Brussels Business Days

Brussels Business Days

J’ai interrogé en plénière du Parlement bruxellois le Ministre chargé de l’emploi et de l’économie sur le bilan des « Brussels Business Days » qui se sont déroulés du 14 au 17 mars 2016.

Voici notre échange:

Isabelle Emmery – Cette semaine se sont déroulés les « Brussels Business Days ». Ce fut l’occasion, si besoin en était, d’entamer un dialogue avec les entrepreneurs bruxellois et de mieux cerner leurs besoins en termes de services et d’aides publics. En effet, les barrières au développement de nos entreprises et au lancement de nouvelles initiatives sont nombreuses.

Il ressort d’une étude que 25% de nos entrepreneurs se voient refuser leurs demandes de crédits. Par ailleurs, nos entreprises – les petites, notamment – considèrent que l’information sur les subsides n’est pas suffisante en Région bruxelloise, tout comme l’accompagnement, le suivi et les conseils financiers que nous leur proposons.

De grands chantiers sont sur le point d’être lancés : Small Business Act pour l’Europe, réforme des aides à l’expansion économique, à l’exportation et à l’innovation, simplification et réorganisation des outils régionaux qui accompagnent et soutiennent les entreprises, dont la création du guichet unique.

Qui participait à ces journées ?
Comment comptez-vous concrétiser les échanges qui s’y sont tenus ?

Didier Gosuin, ministre – Tous les partenaires publics étaient présents aux différentes séances et aux différents ateliers. Était également associé le Conseil économique et social. Vous avez d’ailleurs noté que, préalablement à ces événements, BECI avait effectué un sondage parmi les entreprises qui a permis d’illustrer les ateliers. La Chambre des classes moyennes en a d’ailleurs organisé un.

Les partenaires publics étaient tous présents dans les panels. Je ne pense pas que nous ayons pu oublier qui que ce soit. Dans les panels, j’ai par ailleurs veillé à ce qu’au niveau des entrepreneurs, il y ait une égalité hommes-femmes.

Quelles sont les suites qui ont été données au débat ? Il faut renforcer le 1819 (ligne téléphonique destinée aux entrepreneurs bruxellois) parce qu’il y a un besoin de communication et d’avoir des contacts en vis-à-vis. Il y a aussi la problématique de l’entrepreneuriat féminin qui a été évoquée, celle de l’autocréation d’emploi, la lisibilité et la visibilité des aides disponibles. Tout cela rencontre bien les objectifs de rationalisation et concorde avec les projets de révision des aides à l’expansion économique en ce compris le Small Business Act.

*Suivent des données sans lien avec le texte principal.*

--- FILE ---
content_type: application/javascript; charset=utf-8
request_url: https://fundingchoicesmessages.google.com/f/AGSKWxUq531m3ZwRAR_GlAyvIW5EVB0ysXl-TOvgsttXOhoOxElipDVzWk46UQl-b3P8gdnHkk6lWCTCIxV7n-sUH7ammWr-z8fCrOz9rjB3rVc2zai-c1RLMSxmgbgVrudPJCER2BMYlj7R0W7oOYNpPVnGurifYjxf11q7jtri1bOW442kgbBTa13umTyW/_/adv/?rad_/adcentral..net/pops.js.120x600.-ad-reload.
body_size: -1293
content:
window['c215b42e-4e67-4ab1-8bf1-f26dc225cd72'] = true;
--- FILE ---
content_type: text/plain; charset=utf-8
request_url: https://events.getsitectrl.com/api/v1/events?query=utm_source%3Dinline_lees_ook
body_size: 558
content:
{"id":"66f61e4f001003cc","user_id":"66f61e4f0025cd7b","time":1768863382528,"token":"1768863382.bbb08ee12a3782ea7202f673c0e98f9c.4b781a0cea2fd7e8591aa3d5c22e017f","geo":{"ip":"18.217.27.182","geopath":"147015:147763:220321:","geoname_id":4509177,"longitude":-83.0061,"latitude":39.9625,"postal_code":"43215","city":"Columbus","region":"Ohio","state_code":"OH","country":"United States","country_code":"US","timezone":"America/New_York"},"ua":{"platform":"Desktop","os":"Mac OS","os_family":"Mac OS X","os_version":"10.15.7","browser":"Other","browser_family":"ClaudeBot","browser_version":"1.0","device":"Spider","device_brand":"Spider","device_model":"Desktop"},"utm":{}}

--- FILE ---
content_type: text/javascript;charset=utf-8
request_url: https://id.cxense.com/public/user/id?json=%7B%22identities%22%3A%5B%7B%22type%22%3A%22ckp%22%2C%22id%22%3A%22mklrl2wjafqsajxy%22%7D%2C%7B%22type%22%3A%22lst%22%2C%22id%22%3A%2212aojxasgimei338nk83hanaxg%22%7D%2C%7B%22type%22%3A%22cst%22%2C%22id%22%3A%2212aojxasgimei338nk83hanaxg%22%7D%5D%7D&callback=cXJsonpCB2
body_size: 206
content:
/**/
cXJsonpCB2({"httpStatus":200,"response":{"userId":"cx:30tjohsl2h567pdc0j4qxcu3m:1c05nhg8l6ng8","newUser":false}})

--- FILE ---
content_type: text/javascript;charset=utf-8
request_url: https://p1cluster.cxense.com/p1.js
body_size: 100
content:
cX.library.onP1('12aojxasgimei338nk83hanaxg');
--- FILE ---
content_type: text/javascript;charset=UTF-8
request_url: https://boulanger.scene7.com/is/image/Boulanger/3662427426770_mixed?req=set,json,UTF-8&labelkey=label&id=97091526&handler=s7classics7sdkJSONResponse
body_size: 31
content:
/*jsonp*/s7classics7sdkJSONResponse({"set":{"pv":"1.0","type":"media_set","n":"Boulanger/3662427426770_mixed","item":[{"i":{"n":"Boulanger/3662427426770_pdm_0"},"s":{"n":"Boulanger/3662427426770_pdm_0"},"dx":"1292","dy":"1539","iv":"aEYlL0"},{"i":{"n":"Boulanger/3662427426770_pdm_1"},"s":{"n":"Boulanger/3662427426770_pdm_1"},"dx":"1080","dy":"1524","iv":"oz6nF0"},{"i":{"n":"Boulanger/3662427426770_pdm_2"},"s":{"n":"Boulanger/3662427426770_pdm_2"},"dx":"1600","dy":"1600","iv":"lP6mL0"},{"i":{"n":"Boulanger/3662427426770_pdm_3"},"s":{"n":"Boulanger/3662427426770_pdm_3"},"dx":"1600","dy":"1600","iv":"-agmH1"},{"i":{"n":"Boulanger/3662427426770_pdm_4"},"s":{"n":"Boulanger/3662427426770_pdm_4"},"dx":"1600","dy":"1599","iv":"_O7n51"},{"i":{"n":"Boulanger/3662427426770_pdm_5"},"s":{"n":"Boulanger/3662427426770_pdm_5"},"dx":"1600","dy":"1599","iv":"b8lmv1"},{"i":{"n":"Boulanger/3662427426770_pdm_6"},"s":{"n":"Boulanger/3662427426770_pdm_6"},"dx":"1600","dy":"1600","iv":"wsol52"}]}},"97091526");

Quels sont les principaux obstacles ? Il s’agit d’abord d’un manque d’information qui touche à la stratégie d’information dispersée sur différents acteurs. Il y a aussi un plus grand besoin d’accompagnement dans la création d’entreprises et dans la validation des plans d’affaires. Un autre obstacle consiste en l’accès à des conseils d’experts comme les professionnels du chiffre, l’accès au financement. Il est donc sans doute nécessaire de développer de nouveaux outils. Enfin, de manière parallèle, puisque ça n’est pas dans mes compétences, il y a toujours cette complication administrative pour l’obtention tant des permis d’environnement que d’urbanisme.

Isabelle Emmery – Je crois que les constats sont relativement bien faits et que ces journées vont dans le sens de ce que nous savions plus ou moins déjà. Il n’y a plus qu’à développer les solutions pour améliorer le sort de nos entreprises, qui constituent véritablement la colonne vertébrale de notre économie bruxelloise. Je voudrais une nouvelle fois remercier le ministre pour l’attention qu’il porte à l’entrepreneuriat féminin, qui se porte bien mais qu’il est toujours nécessaire de stimuler.